De kapitein is na zijn benoeming door de Staten-Generaal of Kapitein-Admiraal verantwoordelijk voor zijn bemanning. Voor de stamvader is is deze kapitein Pieter Hartsinck. Dat is de 30-jarige jongste zoon van de vijf jaar eerder overleden vice-admiraal Andries Hartsinck. Zijn eerste wapenfeit was de vermaarde Slag bij de Doggersbank in 1784, waaraan hij op net 18-jarige leeftijd als luitenant dapper had deelgenomen. Daarna was hij vijf jaar lang kapitein 2e klasse van de schoener De Vliegende Visch op de Middellandse Zee. In die rang bevindt hij zich nu in Amsterdam.

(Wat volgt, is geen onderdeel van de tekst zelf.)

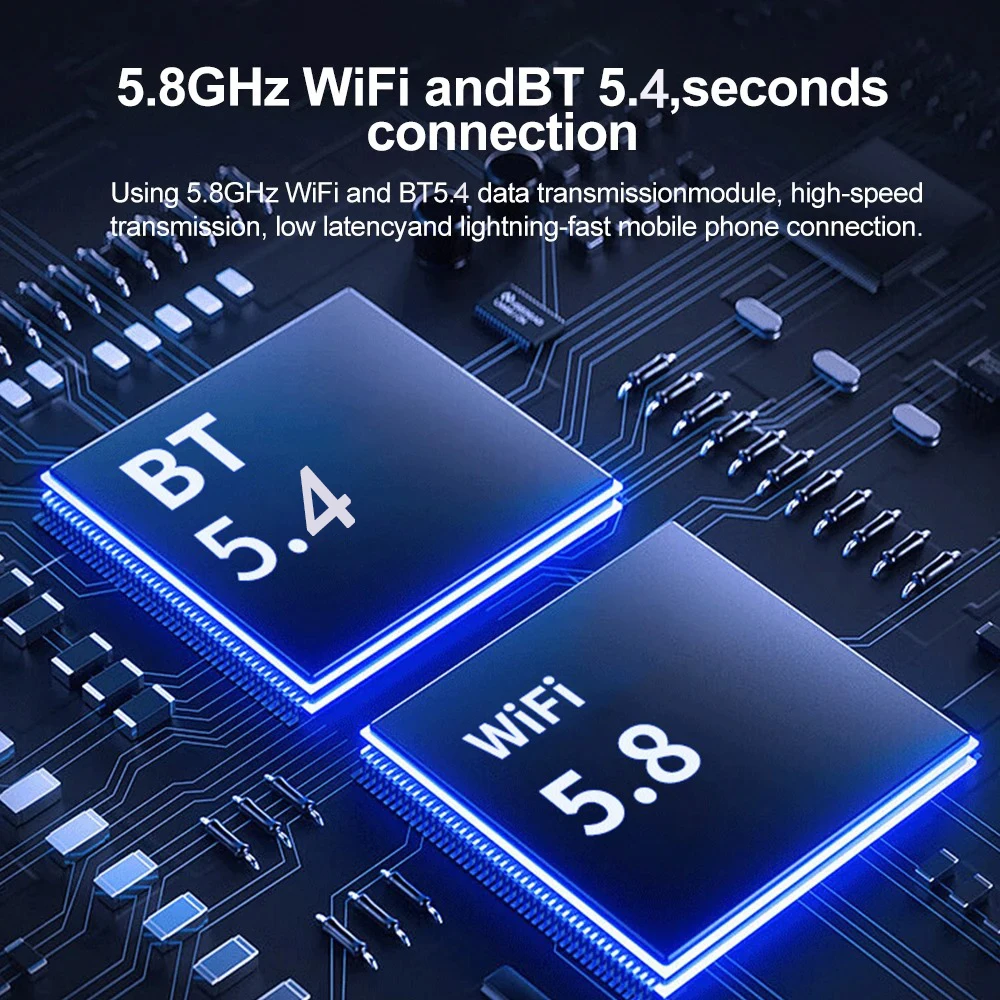 Adaptateur CarPlay et Android Auto sans fil Ultra Mini, Dongle CarPlay sans fil 5.8GHz, connexion automatique, Plug Play pour voitures filaires OME 99%,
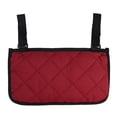 thumbnail image 4 of GLFILL Sac Latéral pour Chaise Sac de Rangement pour Accoudoir de Chaise de Camping Sac Latéral pour Fauteuil Roulant avec Bande Réfléchissante Accessoires Pratiques Rouge, 4 of 9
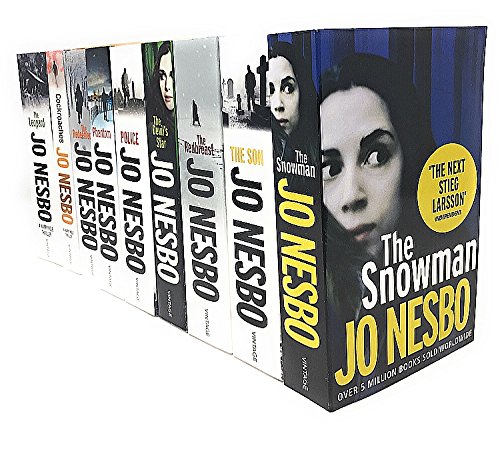 Jo Nesbo Collection 9 Books Set- (Police, The Son, The Leopard, Phantom, The Devil's Star, Cockroaches, The Snowman, The Redeemer, The Redbreast)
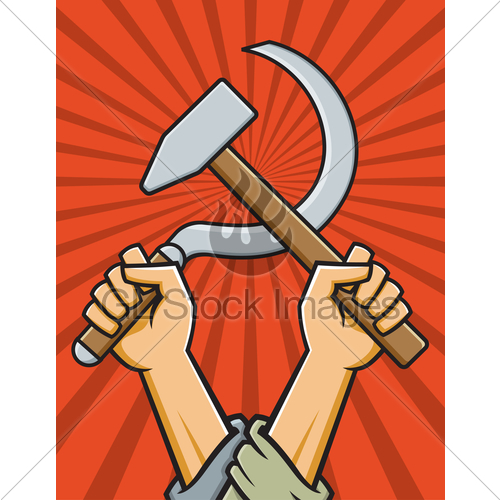 500x500 Hammer And Sickle Vector Illustration Gl Stock Images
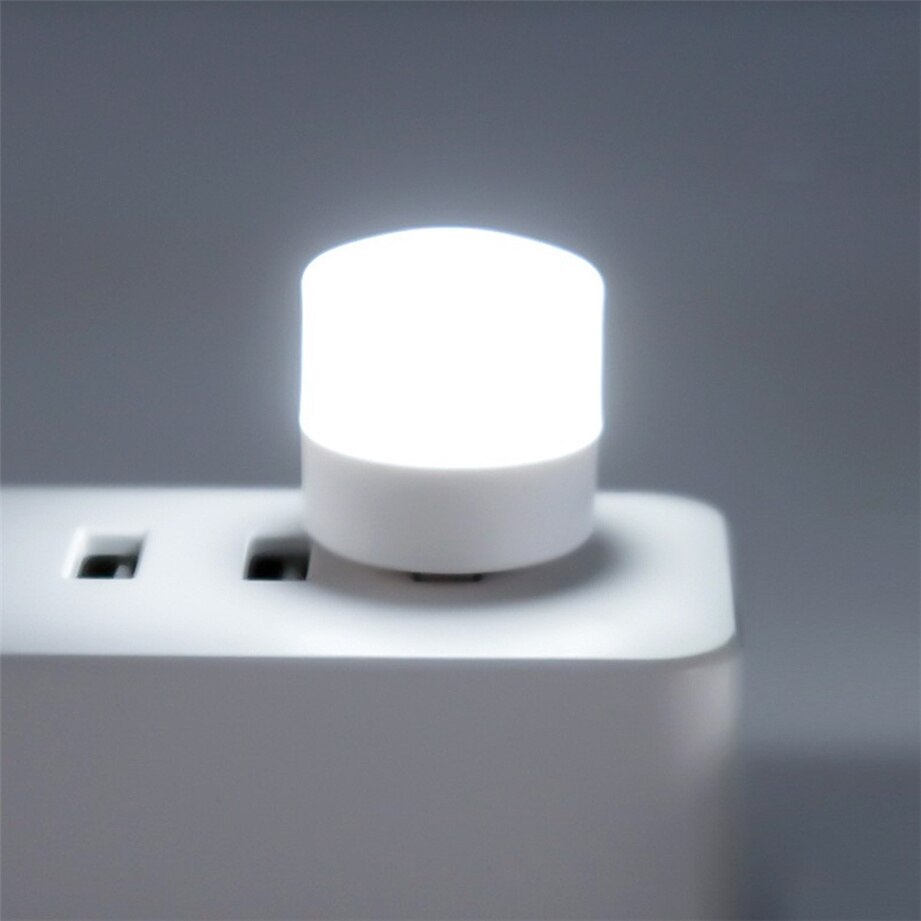 USB Plug Lamps Mini Night Light Computer Mobile Power Charging LED Eye Protection Square Reading Light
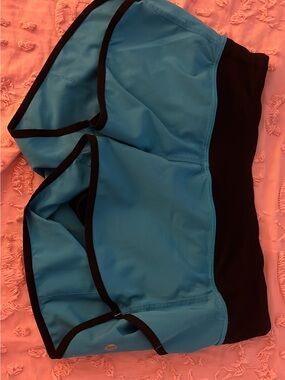 lululemon athletica Blue and Black Athletic Shorts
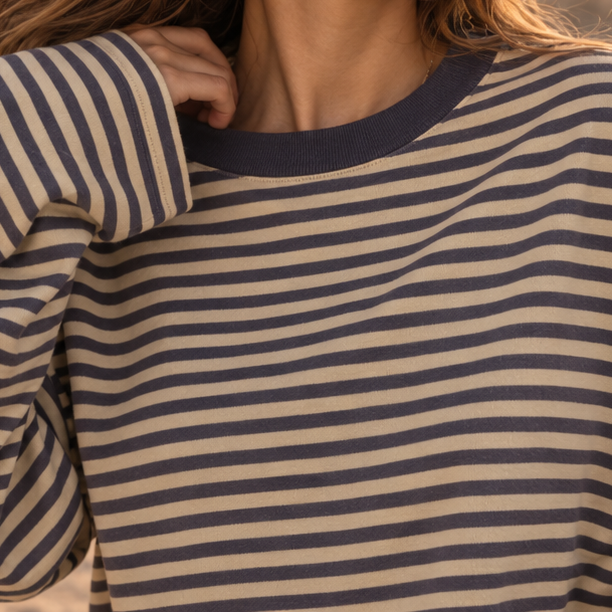 Éloane Striped Top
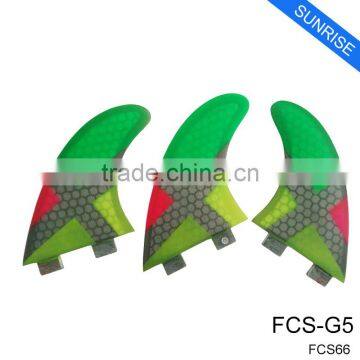 FCS Fiberglass Fin G5 Colorful Surfboard Future Fins Surf Barbatanas photo-2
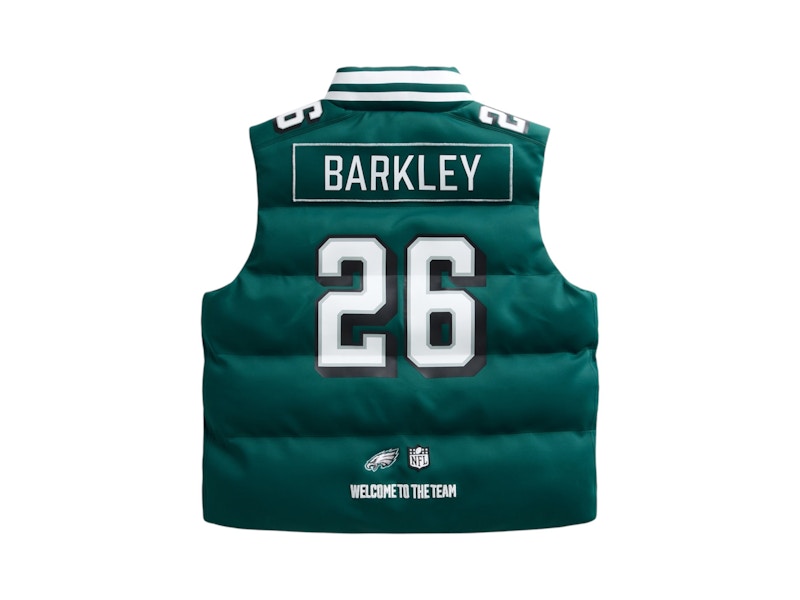 Off Season x NFL Saquon Barkley Midnight Green Philadelphia Eagles Player Puffer Vest Midnight Green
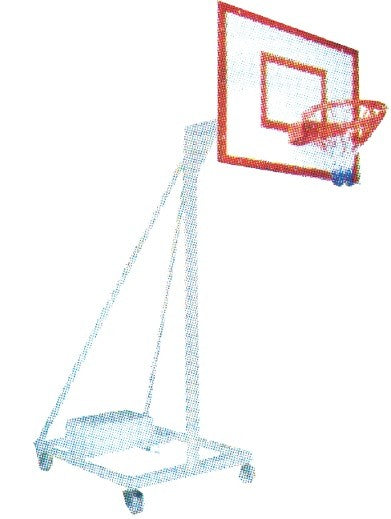 Basketball Post - TS850 Plywood Junior +Wheel +Weight (1 post)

Kapitein Hartsinck heeft de stamvader aangenomen op het oorlogsschip De Erfprins van Brunswijk. Dat schip is vernoemd naar Karel van Brunswijk-Wolfenbüttel (1766-1806). Eind 1790 was deze oudste zoon van de regerende hertog van Brunswijk getrouwd met prinses Louise van Oranje, de dochter van stadhouder Willem V. Diens vader stond in 1787 aan het hoofd van de Hollandse veldtocht en was dertig jaar eerder in de Slag bij Hastenbeck samen met de Zweedse graaf Johann August von Meijerfeldt jr. De volgende hertog zal hij niet worden vanwege zijn zwakke begaafdheid, toenemende slechtziendheid en kinderloos huwelijk.
Het oorlogsschip in kwestie was in 1791 kort na het huwelijk op ’s Lands Werf in Amsterdam gebouwd. Het is een fregat van de zesde klasse of charter met twee dekken. Anders dan een schip van de linie krijgt het kleinere, lichtere en daardoor snelle en wendbare fregat vrije opdrachten in een zeeslag. Dat is de reden dat het hogere kader een positie op een fregat als een aantrekkelijke benoeming beschouwt.